#### PROMPT:
Your task is to transcribe all of the data below exactly, omitting the images.

**** DATA EXCERPT

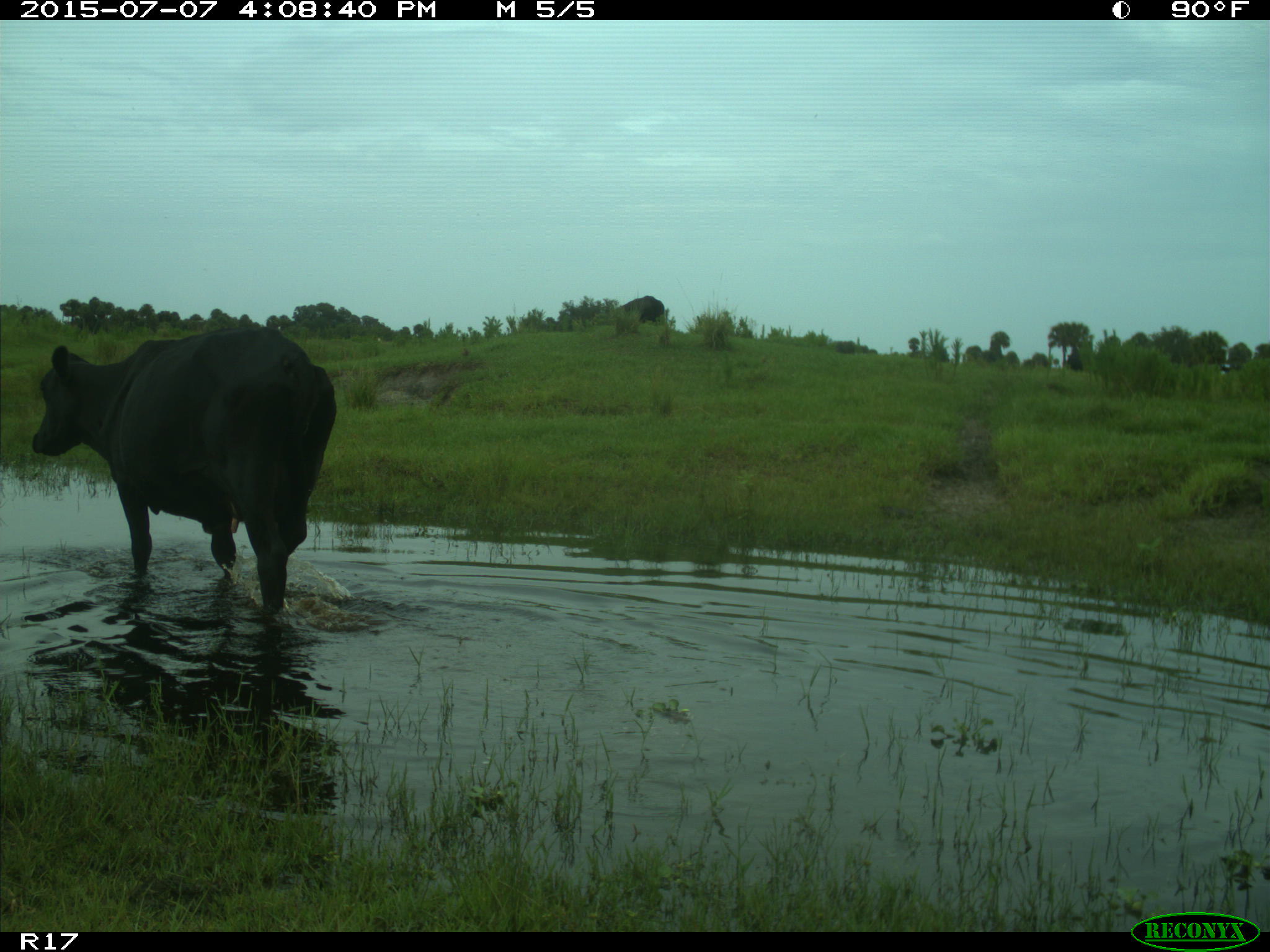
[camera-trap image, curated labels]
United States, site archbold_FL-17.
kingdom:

********

#### SOLUTION:
[camera-trap image, curated labels]
United States, site archbold_FL-17.
kingdom:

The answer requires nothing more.